Cong the Ripper (CTR) is a cloud-based password cracker. The user submits a salt, a PBKDF2 digest, and the length of the password, then CTR will use brute force to find the password.
CTR is designed to run on IaaS providers such as AWS. It uses the master-slave model, where the master assigns tasks to the slaves and the slaves periodically send heartbeat messages and status updates back to the master.
We achieve elasticity using the PID controller.
Before getting into its functionality, we first define the meaning of resources in CTR.
The number of resources is the number of tasks that can be carried out in parallel in a time instant, somewhat analogous to DOP.
For example, if an EC2 instance can run two tasks in parallel, then that instance represents two units of resource.
For the PID controller, we define the error as Ra - Rr, where Ra is the currently available resource, and Rr is the total required resource.
Rr depends on the number of submitted tasks and Ra is total number of instances that CTR provisioned multiplied by the DOP of every instance.
If the number of submitted tasks exceeds the maximum possible resource, e.g. 20 instances each with DOP of 2,
then the tasks need to be queued and the Rr is capped at 20 * 2.
In other words, queues should be not affect Rr, but they should never build up if we have enough resources.

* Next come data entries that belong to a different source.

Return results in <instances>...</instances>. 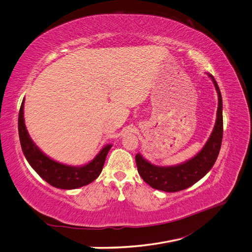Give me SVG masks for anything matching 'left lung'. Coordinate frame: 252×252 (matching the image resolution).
<instances>
[{
	"instance_id": "left-lung-1",
	"label": "left lung",
	"mask_w": 252,
	"mask_h": 252,
	"mask_svg": "<svg viewBox=\"0 0 252 252\" xmlns=\"http://www.w3.org/2000/svg\"><path fill=\"white\" fill-rule=\"evenodd\" d=\"M207 74L216 87L219 100L216 124L209 139L192 158L174 166H158L148 162L141 154L136 155L139 174L152 188L166 192L184 190L207 174L217 161L223 139V103L217 81L211 74Z\"/></svg>"
}]
</instances>
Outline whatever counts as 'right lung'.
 Segmentation results:
<instances>
[{"label":"right lung","instance_id":"obj_1","mask_svg":"<svg viewBox=\"0 0 252 252\" xmlns=\"http://www.w3.org/2000/svg\"><path fill=\"white\" fill-rule=\"evenodd\" d=\"M19 136L23 154L29 165L44 181L60 189H75L94 182L102 172L106 157L112 147L111 144H107L94 159L82 166H71L55 161L42 152L30 138L24 121V100L19 112Z\"/></svg>","mask_w":252,"mask_h":252}]
</instances>
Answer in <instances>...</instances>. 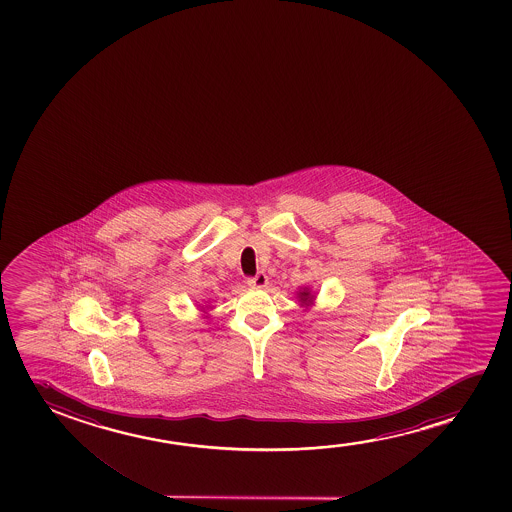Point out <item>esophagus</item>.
Returning a JSON list of instances; mask_svg holds the SVG:
<instances>
[{
	"instance_id": "34e87169",
	"label": "esophagus",
	"mask_w": 512,
	"mask_h": 512,
	"mask_svg": "<svg viewBox=\"0 0 512 512\" xmlns=\"http://www.w3.org/2000/svg\"><path fill=\"white\" fill-rule=\"evenodd\" d=\"M250 287L253 288H264L267 287V283H269V278H267L266 273H259L257 276H253V278H248L246 281Z\"/></svg>"
}]
</instances>
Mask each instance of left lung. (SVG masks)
Returning <instances> with one entry per match:
<instances>
[{
    "mask_svg": "<svg viewBox=\"0 0 512 512\" xmlns=\"http://www.w3.org/2000/svg\"><path fill=\"white\" fill-rule=\"evenodd\" d=\"M297 301L301 304V308L309 309L316 301V294H313V290L309 287H302L297 292Z\"/></svg>",
    "mask_w": 512,
    "mask_h": 512,
    "instance_id": "8db88e82",
    "label": "left lung"
}]
</instances>
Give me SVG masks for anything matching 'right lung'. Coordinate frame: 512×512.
I'll use <instances>...</instances> for the list:
<instances>
[{
    "label": "right lung",
    "mask_w": 512,
    "mask_h": 512,
    "mask_svg": "<svg viewBox=\"0 0 512 512\" xmlns=\"http://www.w3.org/2000/svg\"><path fill=\"white\" fill-rule=\"evenodd\" d=\"M208 304H210V302L199 304V311H203V318H210V313H208V311H210L211 306H208Z\"/></svg>",
    "instance_id": "obj_1"
}]
</instances>
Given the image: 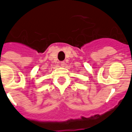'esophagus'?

The queuing happens on the master.
Only the proportional and the derivative terms are used in our controller.
The derivative term is to introduce damping, so that we don't spontaneous reserve and release instances.
Load balancing is achieved using the greedy load balancing algorithm where each new task is simply sent to the least loaded slave (in terms of the number of free "slots" it has available). Queues should not build up in the slaves, but it is OK to build up on the master when CTR cannot scale any further. Since the SHA2 computation is deterministic, it is also possible to estimate the finish time of tasks and push new tasks to the slaves just before the tasks are finished to minimise waiting time on the slave. The greedy algorithm is not optimal under normal circumstances, e.g. it does a bad job if all the tasks are short but the final task is long. However, in our case it is possible to fix the duration of the tasks by chunking them into sub-tasks and then combining the results after all the sub-tasks are completed. For example a task might be - brute force a 6 character lowercase only password, then it is possible to split it into two sub-tasks where the first is responsible to compute all hashes beginning with a-m and the second is responsible for n-z. If the duration of all sub-tasks are all the same or similar, we claim the greedy algorithm is optimal. We set a global sub-task size in terms of the number of SHA2 hashes.
To achieve reliability on the master, we introduce a backup master. The master periodically synchronises its internal data structure with the backup, and the backup is responsible for detecting when the master is offline and then take over if necessary. It is possible to have multiple backup masters. The master (leader) can be elected using the Bully algorithm where new leaders are automatically elected when the current leader goes offline. The reliability on the slaves is achieved via the master. The master internally stores the task status and slave status, effectively creating checkpoints for every task. If the slave misses too many heartbeat messages then the master can assume it crashed and it will create a new slave by provisioning a new instance and start the task from the last known checkpoint.